INSTRUCTIONS TO FOLLOW → Reproduce each of the following items verbatim, omitting the pictures from your answer.

------ ENTRIES SUPPLIED ------

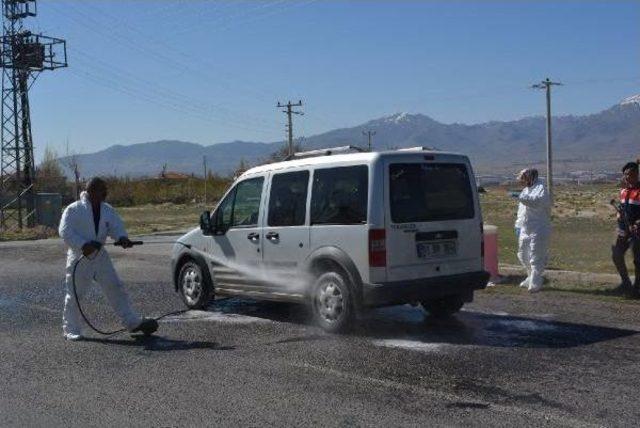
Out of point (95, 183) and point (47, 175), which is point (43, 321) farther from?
point (47, 175)

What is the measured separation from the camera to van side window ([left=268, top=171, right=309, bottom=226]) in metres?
8.86

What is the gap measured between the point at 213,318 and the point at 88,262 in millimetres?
1984

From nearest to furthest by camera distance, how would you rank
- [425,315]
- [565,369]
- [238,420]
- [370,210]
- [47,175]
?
[238,420], [565,369], [370,210], [425,315], [47,175]

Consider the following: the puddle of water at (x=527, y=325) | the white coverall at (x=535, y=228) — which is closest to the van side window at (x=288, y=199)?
the puddle of water at (x=527, y=325)

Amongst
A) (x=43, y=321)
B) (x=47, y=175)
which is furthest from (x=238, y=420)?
(x=47, y=175)

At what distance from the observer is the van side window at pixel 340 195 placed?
8062 mm

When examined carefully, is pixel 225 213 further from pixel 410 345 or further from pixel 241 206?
pixel 410 345

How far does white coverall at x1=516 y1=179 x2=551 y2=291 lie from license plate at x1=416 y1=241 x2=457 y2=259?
112 inches

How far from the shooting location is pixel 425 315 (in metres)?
9.62

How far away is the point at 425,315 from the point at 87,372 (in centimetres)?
434

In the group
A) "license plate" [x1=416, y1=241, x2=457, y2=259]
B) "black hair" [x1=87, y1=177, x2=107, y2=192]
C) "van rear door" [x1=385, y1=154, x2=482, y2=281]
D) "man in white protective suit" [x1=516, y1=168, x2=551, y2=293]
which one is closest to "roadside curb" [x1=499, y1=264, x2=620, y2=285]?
"man in white protective suit" [x1=516, y1=168, x2=551, y2=293]

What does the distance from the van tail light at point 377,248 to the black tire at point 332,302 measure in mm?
485

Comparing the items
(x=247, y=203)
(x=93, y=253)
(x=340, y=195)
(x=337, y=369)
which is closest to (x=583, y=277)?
(x=340, y=195)

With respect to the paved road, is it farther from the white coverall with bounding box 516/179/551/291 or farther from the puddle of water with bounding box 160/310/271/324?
the white coverall with bounding box 516/179/551/291
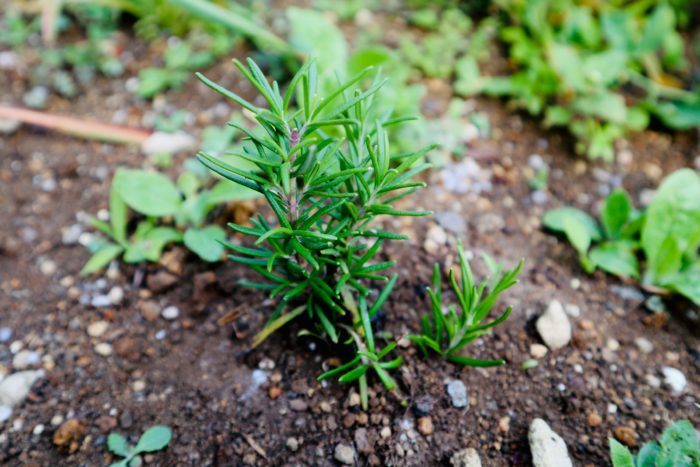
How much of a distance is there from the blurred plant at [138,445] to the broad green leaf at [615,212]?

------

SOLVED EXERCISE →
Out of point (95, 183) and point (47, 175), which is point (43, 321) farther from?
point (47, 175)

What is the measured separation from the camera to van side window ([left=268, top=171, right=309, bottom=226]) in metres?
8.86

What is the gap measured between the point at 213,318 and the point at 88,262 in millimetres?
1984

From nearest to furthest by camera distance, how would you rank
- [425,315]
- [565,369]
- [238,420]
- [370,210]
- [47,175]
?
[238,420], [565,369], [370,210], [425,315], [47,175]

Consider the following: the puddle of water at (x=527, y=325) | the white coverall at (x=535, y=228) — which is closest to the van side window at (x=288, y=199)?
the puddle of water at (x=527, y=325)

Amongst
A) (x=43, y=321)
B) (x=47, y=175)
which is furthest from (x=238, y=420)?
(x=47, y=175)

At what distance from the observer is the van side window at pixel 340 195 placed?
8062 mm

When examined carefully, is pixel 225 213 further from pixel 410 345 or further from pixel 241 206?
pixel 410 345

How far does white coverall at x1=516 y1=179 x2=551 y2=291 lie from license plate at x1=416 y1=241 x2=457 y2=259?
112 inches

How far from the shooting location is pixel 425 315 (in metres)?
9.62

How far away is the point at 425,315 from the point at 87,372 (in centimetres)?
434

In the group
A) "license plate" [x1=416, y1=241, x2=457, y2=259]
B) "black hair" [x1=87, y1=177, x2=107, y2=192]
C) "van rear door" [x1=385, y1=154, x2=482, y2=281]
D) "man in white protective suit" [x1=516, y1=168, x2=551, y2=293]
which one is closest to "roadside curb" [x1=499, y1=264, x2=620, y2=285]?
"man in white protective suit" [x1=516, y1=168, x2=551, y2=293]

What does the distance from the van tail light at point 377,248 to the black tire at point 332,302 measure in mm?
485

Comparing the items
(x=247, y=203)
(x=93, y=253)
(x=340, y=195)
(x=337, y=369)
which is closest to (x=583, y=277)?
(x=340, y=195)

With respect to the paved road, is it farther from the white coverall with bounding box 516/179/551/291 or farther from the puddle of water with bounding box 160/310/271/324?
the white coverall with bounding box 516/179/551/291
How much of a distance is there from the blurred plant at [138,445] to the broad green leaf at [615,212]?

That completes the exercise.